NEWS for North Dakotans
Agriculture Communication, North Dakota State University
7 Morrill Hall, Fargo, ND 58105-5665


May 11, 2000

Plains Folk: A Lesson about Place

Tom Isern, Professor of History
North Dakota State University
©2000 Plains Folk

How I get suckered into these things, I don't know. The Lutheran chaplain on campus snookered me into giving a talk in his "Last Lecture" series. Drawing on the obsession of professors to hold forth at the drop of a hat, the series asks the speaker to imagine he has just one more lecture to give and say what he thinks ought to be said. This is an invitation to be mawkish, and while I had to appear, I didn't have to get sappy about it.

So we talked a while about famous last words that were not sappy, like those of bank robber and murderer Ralph Fleagle as he walked to the gallows in Colorado. His final comment on capital punishment: "This will sure teach me a lesson." Or those of Doc Holliday, who had come west for dry air to ease his tuberculosis, become a gunfighter to avoid a lingering death, and in 1887 lay dying, to his chagrin, in bed. His last words were a choking giggle: "This is funny."

And of course, William A. Bonney, a.k.a. Billy the Kid, when he heard Sheriff Pat Garret enter his darkened room to blast him into eternity--"Quien es?" (Who is there?)--a simple question that seems deeper the more you think about it.
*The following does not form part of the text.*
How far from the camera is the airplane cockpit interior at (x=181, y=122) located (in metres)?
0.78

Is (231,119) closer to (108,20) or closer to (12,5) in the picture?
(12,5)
Then we talked a little while about dying cowboys in Great Plains folk songs, how such a character never just dies, but always props his head on his elbow and gives, well, a last lecture. All such dying cowboys worry about their resting place. Some wish to be carried back east to the little church yard; whereas, the others ask to be buried on the prairie.

This one I have figured out. Invariably, if a cowboy of folk song fame dies doing good, doing his job or helping his comrades, he asks to be buried back east. He is fit to lie in holy ground. On the other hand, if he dies doing wrong, on the wrong side of the law or hanging out in a saloon, he asks to be buried in a narrow grave in the unholy West.

And then we talked a while about real plains folk of our own times, about how great writers like Wallace Stegner and Scott Momaday represent us better than we know--how they probed their roots on the plains for their books, but moved away to other places, and then agonized for decades about who they were and where they were from.

Finally, for a text that would let me finish up honestly but somewhat seriously, I turned to Ecclesiastes 9, a deep well for readers of any faith. That's the chapter with the wonderful verse about the race not being to the swift, nor the contest to the strong, which I think should be read as the invocation for every state high school basketball final.

It also is a chapter that contains just about everything we need to know about living well on the plains. "For a living dog is better than a dead lion," it says. Plains folk are survivalists, to be sure. "Whatsoever thy hand findeth to do, do it with thy might; for there is no work, nor device, nor knowledge, nor wisdom, in the grave, whither thou goest," it says. How many times have you heard someone from around here say, "I'll rest when I'm dead"?

What we too often forget in this part of the country is the verse that says, "Go thy way, eat thy bread with joy, and drink they wine with a merry heart." It has become fashionable among Great Plains writers to depict life on the plains as a life of deprivation, where day to day we have a lack of amenities, punctuated by blizzards and bankruptcies. Somehow, with the first rhubarb of spring on the table and the redwings whistling the slough, it doesn't seem that way to me.

The message of Ecclesiastes 9 is not one of deprivation, but one of appreciation. Enjoy the scent of alfalfa when you're making hay, it says. Smell the ozone after a good thunder-banger. Run your fingers through the stiff curls on the forehead of a white-faced calf.